Direction A: List every line of the records below that contains the string "suit", treating uppercase and lowercase letters as different.

BEGIN Excerpt provided

So that was probably the first view that I held, siding with people who were non-religious. It seemed like a fairly obvious option. Then I went to Oxford and I studied with R.M. Hare who was a professor of moral philosophy at Oxford at the time and a well-known figure in the field. His view was also in this general ballpark of non-objectivist or, as we would know say, non-realist theories, non-cognitivist] was another term used for them. They didn’t purport to be about knowledge.

But his view was that when we make a moral judgment, we are prescribing something. So his idea was that moral judgments fall into the general family of imperative judgments. So if I tell you shut the door, that’s an imperative. It doesn’t say anything that’s true or false. And moral judgments were a particular kind of imperative according to Hare, but they had this feature that they had to be universalizable. So by universalizable, Hare meant that if you were to make a moral judgment, your prescription would have to hold in all relevantly similar circumstances. And relevantly similar was defined in such a way that it didn’t depend on who the people were.

So, for example, if I were to prescribe that you should be my slave, the fact that I’m the slave master and you’re the slave isn’t a relevantly similar circumstance. If there’s somebody just like me and somebody just like you, that I happen to occupy your place, then the person who is just like me would also be entitled to be the slave master of me ’cause now I’m in the position of the slave.

Obviously, if you think about moral judgments that way, that does put a constraint on what moral judgments you can accept because you wouldn’t want to be a slave, presumably. So I liked this view better than the straightforwardly emotivist view because it did seem to give more scope for argument. It seemed to say look, there’s some kind of constraint that really, in practice, means we have to take everybody’s interests into account.

And I thought that was a good feature about this, and I drew on that in various kinds of applied contexts where I wanted to make moral arguments. So that was my position, I guess, after I was at Oxford, and for some decades after that, but I was never completely comfortable with it. And the reason I was not completely comfortable with it was that there was always a question you could ask on Hare’s view. Hare said where does this universalizability constraint come from on our moral judgment? And Hare’s answer was well, it’s a feature of moral language. It’s implied in, say, using the terms ought or good or bad or beauty or obligation. It’s implied that the judgments you are making are universalizable in this way.

And that, in itself, was plausible enough, but it was open to the response that well, in that case, I’m just not gonna use moral language. If moral language requires me to make universalizable prescriptions and that means that I can’t do all sorts of things or can’t advocate all sorts of things that I would want to advocate, then I just won’t use moral language to justify my conduct. I’ll use some other kind of language, maybe prudential language, language of furthering my self-interests. And what’s wrong with doing that moreover, and it’s not just that they can do that, but tell me what’s wrong with them doing that?

So this is a kind of a question about why act morally. And on his view, it wasn’t obvious from his view what the answer to that would be, and, in particular, it didn’t seem that there would be any kind of answer about that’s irrational or you’re missing something. It seemed, really, as if it was an open choice that you had whether to use moral language or not.

So as I got further into the problem, as I tried to develop arguments that would show that it was a requirement of reason, not just a requirement of moral language, but a requirement of reason that we universalize our judgements.

END Excerpt provided

Direction B: Decide whether each statement agrees with the passage on Hare's moral philosophy, answering yes or no and quoting the words of the passage that settle it: (i) Hare placed moral judgments in the family of imperative judgments; (ii) for Hare, whether circumstances were relevantly similar depended on who the people were; (iii) the speaker was completely comfortable with Hare's view.

BEGIN Records for the task

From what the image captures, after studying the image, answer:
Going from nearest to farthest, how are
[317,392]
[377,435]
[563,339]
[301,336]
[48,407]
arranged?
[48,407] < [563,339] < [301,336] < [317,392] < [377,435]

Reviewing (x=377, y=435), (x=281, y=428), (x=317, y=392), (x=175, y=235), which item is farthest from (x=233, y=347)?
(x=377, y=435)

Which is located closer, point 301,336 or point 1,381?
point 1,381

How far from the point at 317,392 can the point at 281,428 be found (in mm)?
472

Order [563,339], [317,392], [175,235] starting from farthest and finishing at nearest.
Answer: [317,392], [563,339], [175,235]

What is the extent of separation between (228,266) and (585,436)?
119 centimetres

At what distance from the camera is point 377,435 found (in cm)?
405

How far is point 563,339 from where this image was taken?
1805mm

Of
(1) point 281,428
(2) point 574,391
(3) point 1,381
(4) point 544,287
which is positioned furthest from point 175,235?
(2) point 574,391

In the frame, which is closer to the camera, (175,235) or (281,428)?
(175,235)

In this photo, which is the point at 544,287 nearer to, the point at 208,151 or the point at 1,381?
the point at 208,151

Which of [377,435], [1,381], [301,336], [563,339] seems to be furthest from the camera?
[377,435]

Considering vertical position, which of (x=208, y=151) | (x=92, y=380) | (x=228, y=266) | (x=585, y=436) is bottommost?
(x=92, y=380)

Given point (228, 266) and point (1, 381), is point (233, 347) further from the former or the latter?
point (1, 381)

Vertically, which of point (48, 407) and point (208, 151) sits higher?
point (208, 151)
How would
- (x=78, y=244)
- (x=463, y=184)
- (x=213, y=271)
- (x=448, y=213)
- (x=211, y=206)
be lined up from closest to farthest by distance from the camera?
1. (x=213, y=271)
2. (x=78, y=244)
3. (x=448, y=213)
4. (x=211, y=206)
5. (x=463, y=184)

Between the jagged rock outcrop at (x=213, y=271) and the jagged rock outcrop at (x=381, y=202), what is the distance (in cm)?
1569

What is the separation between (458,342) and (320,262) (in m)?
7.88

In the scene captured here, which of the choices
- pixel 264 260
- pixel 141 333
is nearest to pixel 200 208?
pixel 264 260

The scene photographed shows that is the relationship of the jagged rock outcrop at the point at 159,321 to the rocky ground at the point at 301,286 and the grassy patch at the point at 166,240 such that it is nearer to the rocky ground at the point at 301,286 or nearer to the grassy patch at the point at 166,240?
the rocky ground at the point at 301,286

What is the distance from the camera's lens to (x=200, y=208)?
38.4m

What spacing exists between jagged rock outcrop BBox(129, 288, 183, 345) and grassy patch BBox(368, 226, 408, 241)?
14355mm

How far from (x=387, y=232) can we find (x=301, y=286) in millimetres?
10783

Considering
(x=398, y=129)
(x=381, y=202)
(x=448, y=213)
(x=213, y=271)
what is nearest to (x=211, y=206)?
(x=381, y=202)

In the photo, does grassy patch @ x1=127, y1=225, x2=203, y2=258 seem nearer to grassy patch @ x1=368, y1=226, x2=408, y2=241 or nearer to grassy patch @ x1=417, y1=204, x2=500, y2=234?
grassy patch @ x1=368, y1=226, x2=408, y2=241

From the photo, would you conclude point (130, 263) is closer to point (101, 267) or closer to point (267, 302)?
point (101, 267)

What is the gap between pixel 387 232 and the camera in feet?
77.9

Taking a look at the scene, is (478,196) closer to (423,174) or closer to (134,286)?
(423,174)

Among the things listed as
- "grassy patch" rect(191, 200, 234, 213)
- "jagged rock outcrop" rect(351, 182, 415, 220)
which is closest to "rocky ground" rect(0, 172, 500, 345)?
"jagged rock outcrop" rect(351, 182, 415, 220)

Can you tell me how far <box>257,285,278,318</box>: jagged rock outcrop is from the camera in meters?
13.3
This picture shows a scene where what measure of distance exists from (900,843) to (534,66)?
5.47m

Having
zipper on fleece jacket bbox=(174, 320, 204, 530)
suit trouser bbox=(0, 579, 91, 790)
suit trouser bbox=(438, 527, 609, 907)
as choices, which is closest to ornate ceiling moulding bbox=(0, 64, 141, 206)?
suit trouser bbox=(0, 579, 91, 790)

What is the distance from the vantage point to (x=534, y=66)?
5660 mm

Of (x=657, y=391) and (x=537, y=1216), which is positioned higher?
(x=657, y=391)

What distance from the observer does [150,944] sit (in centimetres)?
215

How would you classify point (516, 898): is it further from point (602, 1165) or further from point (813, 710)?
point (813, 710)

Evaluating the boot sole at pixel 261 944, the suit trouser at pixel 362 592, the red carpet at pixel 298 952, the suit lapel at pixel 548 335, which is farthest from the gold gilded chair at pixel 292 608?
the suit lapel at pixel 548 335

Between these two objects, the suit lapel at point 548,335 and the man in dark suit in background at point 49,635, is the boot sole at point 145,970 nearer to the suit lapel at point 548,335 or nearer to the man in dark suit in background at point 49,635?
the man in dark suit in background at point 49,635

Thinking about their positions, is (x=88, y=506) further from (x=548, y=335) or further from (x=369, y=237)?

END Records for the task

Worked answer A:
suit trouser bbox=(0, 579, 91, 790)
suit trouser bbox=(438, 527, 609, 907)
suit trouser bbox=(0, 579, 91, 790)
Evaluating the boot sole at pixel 261 944, the suit trouser at pixel 362 592, the red carpet at pixel 298 952, the suit lapel at pixel 548 335, which is farthest from the gold gilded chair at pixel 292 608?
the suit lapel at pixel 548 335
Between these two objects, the suit lapel at point 548,335 and the man in dark suit in background at point 49,635, is the boot sole at point 145,970 nearer to the suit lapel at point 548,335 or nearer to the man in dark suit in background at point 49,635?
the man in dark suit in background at point 49,635

Worked answer B:
(i) Yes: "his idea was that moral judgments fall into the general family of imperative judgments."
(ii) No: "relevantly similar was defined in such a way that it didn’t depend on who the people were."
(iii) No: "but I was never completely comfortable with it."